Computational Methods
for GPs

Lecture 23

Dr. Colin Rundel

GPs and Computational Complexity

The problem with GPs

Unless you are lucky (or clever), Gaussian process models are difficult to scale to large problems. For a Gaussian process \(\underset{n \times 1}{\boldsymbol{y}} \sim \mathcal{N}(\boldsymbol{\mu},\boldsymbol{\Sigma})\):

Want to sample \(\boldsymbol{y}\)? \[ \boldsymbol{\mu} + \color{red}{\text{Chol}(\boldsymbol{\Sigma})} \times \boldsymbol{Z} \text{ with } Z_i \sim \mathcal{N}(0,1) \qquad \qquad \color{red}{\mathcal{O}\left({n^3}\right)} \]

Evaluate the (log) likelihood? \[ -\frac{1}{2} \log {\color{red}{|\Sigma|}} - \frac{1}{2} (\boldsymbol{x}-\boldsymbol{\mu})'\; \color{red}{\boldsymbol{\Sigma}^{-1}} \; (\boldsymbol{x}-\boldsymbol{\mu}) - \frac{n}{2}\log 2\pi \qquad \qquad \color{red}{\mathcal{O}\left(n^3\right)} \]

Update covariance parameter? \[ \color{orange}{\{\Sigma\}_{ij}} = \sigma^2 \exp(-\{d\}_{ij}\phi) + \sigma^2_n \, 1_{i=j} \qquad \qquad \color{orange}{\mathcal{O}\left(n^2\right)} \]

A simple guide to computational complexity


\(\mathcal{O}\left(n\right)\) - Linear complexity

Go for it!


\(\color{orange}{\mathcal{O}\left(n^2\right)}\) - Quadratic complexity

Pray


\(\color{red}{\mathcal{O}\left(n^3\right)}\) - Cubic complexity

Give up

How bad is the problem?

Practice - Migratory Model Prediction

After fitting the GP need to sample from the posterior predictive distribution at \(\sim3000\) locations \[ \boldsymbol{y}_{p} \sim \mathcal{N}\left(\mu_p + \Sigma_{po} \Sigma_o^{-1}(y_o - \mu_o) ,~ \Sigma_p - \Sigma_{po} \Sigma_{o}^{-1} \Sigma_{op}\right) \]

Step CPU (secs)

..........

• **INSTRUCTION 1**
In the Gaussian process lecture, what order of complexity is listed for updating the covariance parameter?
• **INSTRUCTION 2**
Carry the Gaussian process lecture forward from its final line.
The rows that come next have no connection to the Gaussian process lecture.

• **DATA LISTING**
..........

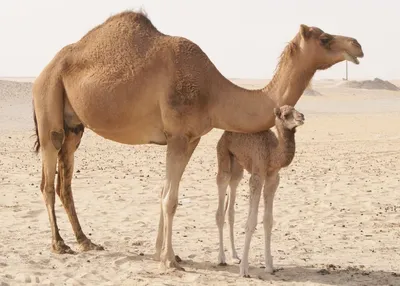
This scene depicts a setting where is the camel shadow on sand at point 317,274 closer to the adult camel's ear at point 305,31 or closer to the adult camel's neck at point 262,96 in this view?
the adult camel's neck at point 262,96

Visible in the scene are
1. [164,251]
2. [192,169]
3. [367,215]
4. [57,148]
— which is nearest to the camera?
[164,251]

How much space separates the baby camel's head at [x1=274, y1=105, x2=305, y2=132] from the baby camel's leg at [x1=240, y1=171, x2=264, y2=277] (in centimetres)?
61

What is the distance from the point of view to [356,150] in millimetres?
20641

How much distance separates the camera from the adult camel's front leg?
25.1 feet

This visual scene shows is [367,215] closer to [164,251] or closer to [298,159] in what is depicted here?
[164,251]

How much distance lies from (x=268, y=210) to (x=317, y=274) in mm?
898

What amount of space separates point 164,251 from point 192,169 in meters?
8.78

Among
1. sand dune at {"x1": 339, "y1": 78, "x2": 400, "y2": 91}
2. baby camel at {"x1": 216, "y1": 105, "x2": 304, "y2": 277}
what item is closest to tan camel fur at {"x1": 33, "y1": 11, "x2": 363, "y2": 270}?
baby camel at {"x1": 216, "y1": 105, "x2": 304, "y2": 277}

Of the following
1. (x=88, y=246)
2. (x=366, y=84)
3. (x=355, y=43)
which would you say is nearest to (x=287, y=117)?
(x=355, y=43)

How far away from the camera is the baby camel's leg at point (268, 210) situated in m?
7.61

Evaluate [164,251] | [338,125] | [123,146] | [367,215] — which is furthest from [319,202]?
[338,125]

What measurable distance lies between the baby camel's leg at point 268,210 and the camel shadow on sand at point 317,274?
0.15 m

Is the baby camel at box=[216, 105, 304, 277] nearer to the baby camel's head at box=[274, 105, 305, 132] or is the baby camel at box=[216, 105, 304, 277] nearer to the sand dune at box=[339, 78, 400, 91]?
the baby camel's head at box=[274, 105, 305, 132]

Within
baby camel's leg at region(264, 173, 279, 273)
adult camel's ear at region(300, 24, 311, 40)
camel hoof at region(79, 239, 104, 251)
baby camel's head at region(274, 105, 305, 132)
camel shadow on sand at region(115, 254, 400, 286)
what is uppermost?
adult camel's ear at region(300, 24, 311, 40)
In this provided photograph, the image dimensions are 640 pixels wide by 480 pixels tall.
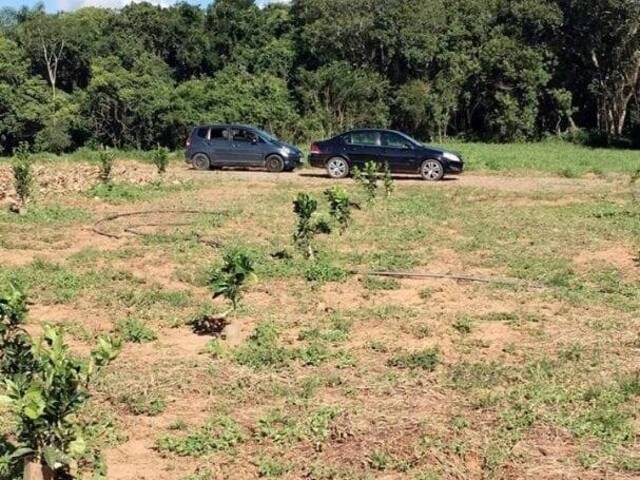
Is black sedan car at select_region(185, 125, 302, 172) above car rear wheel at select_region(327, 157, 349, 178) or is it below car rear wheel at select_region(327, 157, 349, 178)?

..........

• **OUTPUT 1**
Quadratic, O(n²).

• **OUTPUT 2**
1. Calc \(\Sigma_p\), \(\Sigma_{po}\), \(\Sigma_{o}\) 1.080
2. Calc \(\text{chol}(\Sigma_p - \Sigma_{po} \Sigma_{o}^{-1} \Sigma_{op})\) 0.467
3. Calc \(\mu_{p|o} + \text{chol}(\Sigma_{p|o}) \times Z\) 0.049
4. Calc Allele Prob 0.129
Total 1.732

Total run time for 1000 posterior predictive draws:

  • CPU (28.9 min)

A bigger hammer?

Step CPU (secs) CPU+GPU (secs) Rel. Perf
1. Calc. \(\Sigma_p\), \(\Sigma_{po}\), \(\Sigma_{p}\) 1.080 0.046 23.0
2. Calc. \(\text{chol}(\Sigma_p - \Sigma_{po} \Sigma_{o}^{-1} \Sigma_{op})\) 0.467 0.208 2.3
3. Calc. \(\mu_{p|o} + \text{chol}(\Sigma_{p|o}) \times Z\) 0.049 0.052 0.9
4. Calc. Allele Prob 0.129 0.127 1.0
Total 1.732 0.465 3.7


Total run time for 1000 posterior predictive draws:

  • CPU (28.9 min)
  • CPU+GPU (7.8 min)

Cholesky CPU vs GPU (P100)

Relative Performance

Aside (1) - Matrix Multiplication (P100)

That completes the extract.